If the petition being circulated to oust Council Member Ann Kitchen has the required 4,811 signatures, Austin politics will likely become its own version of the cult classic movie. You know, where the character by Bill Murray lives the same day over and over again trying to get a different outcome.
Although exhausting, all turns out well for Murray. He, eventually, gets the girl and comes out on the other side a better person. For Austin, policy by petition and political harassment has ominous implications.
Of course, the power to recall elected representatives is an important tool as part of the checks and balances on local government. It prevents elected officials from being allowed to run amok until their term expires. However, it is a power best reserved for correcting incompetence, neglect of duties, corruption, misconduct — allowing the work of the city to continue rather than being derailed by poor or improper governance.
There are costs of course — financial and political — which is why it should only be pursued in extreme cases. The city moved its municipal election day to November in part to reduce expense and encourage greater voter participation. If the petition is submitted and certified before Feb. 19, an election will likely be called for May,
However valuable a recall election might be, it is the wrong tool for settling disagreements on policies. Although its unclear what group is behind the recall effort, it stands to reason that the petition is connected to Kitchen’s position on transportion networking companies such as Uber and Lyft.
The petition, at the top, offers these grounds for sacking Kitchen, who, if not recalled, would face reelection in November 2018: “The reason for her recall is because she has purposefully hurt businesses that employ citizens of Austin.”
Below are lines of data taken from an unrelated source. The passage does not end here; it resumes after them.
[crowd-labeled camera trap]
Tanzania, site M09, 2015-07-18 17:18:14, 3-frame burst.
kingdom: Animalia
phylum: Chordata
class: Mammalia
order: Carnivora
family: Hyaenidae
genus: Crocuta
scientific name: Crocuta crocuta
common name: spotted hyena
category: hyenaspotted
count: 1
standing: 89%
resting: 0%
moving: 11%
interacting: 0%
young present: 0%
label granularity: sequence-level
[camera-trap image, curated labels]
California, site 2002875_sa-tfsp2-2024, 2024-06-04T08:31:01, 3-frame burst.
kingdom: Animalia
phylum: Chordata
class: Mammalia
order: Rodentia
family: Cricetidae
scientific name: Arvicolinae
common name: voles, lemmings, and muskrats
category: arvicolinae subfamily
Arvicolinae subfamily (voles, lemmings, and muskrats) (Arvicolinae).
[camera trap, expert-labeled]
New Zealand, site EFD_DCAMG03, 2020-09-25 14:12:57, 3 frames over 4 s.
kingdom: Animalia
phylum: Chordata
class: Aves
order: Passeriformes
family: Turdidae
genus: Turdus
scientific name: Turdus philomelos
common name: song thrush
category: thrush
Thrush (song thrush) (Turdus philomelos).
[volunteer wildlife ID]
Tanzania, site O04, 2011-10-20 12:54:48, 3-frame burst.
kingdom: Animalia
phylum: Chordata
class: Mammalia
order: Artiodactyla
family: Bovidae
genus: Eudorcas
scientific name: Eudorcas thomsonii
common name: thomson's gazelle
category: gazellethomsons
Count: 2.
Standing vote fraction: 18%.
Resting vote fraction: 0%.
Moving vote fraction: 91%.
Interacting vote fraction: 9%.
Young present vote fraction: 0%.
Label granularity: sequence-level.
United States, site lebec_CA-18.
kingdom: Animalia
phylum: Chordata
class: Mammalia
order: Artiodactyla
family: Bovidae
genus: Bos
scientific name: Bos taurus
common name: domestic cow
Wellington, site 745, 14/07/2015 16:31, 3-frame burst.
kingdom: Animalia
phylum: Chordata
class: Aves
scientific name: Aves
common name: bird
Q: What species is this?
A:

Pretty general. I’m guessing every council that has ever come along, in Austin or any other American city of any size, has passed ordinances that “hurt” businesses by imposing some sort of limitations on them for environmental, safety, road access, zoning or other reasons. Building codes harm businesses in this manner, as do parking requirements. Heck, any city fee on a business hurts it, and they are always done purposefully. Or should that be “purposely?” Maybe both.
Austin has always functioned best when stakeholders work together to reach consensus. This take no prisoners approach to government is much more akin to the state of affairs in Washington, D.C., where it seems to make perfect sense to vote more than 50 times to undo legislation to no effect. The method proposed by Austin4All, the nebulous group behind the Kitchen petition, is even worse, preferring to remove leaders they don’t like until they wear down the elected representative or get someone they like.
Austin has no shortage of contentious issues: environmental protection, affordable housing, development code rewrites, public safety, transportation. Resorting to a petition is a terrible way to write policy and an even worse way to choose leadership.
If it comes to a vote, hopefully Kitchen’s constituents in District 5 will take a stand and not allow her to be run out on a rail. I may not always agree with Kitchen, but I see no reason why she shouldn’t be allowed to serve her term. There are plenty of ways to build consensus for change; a recall petition is not one of them.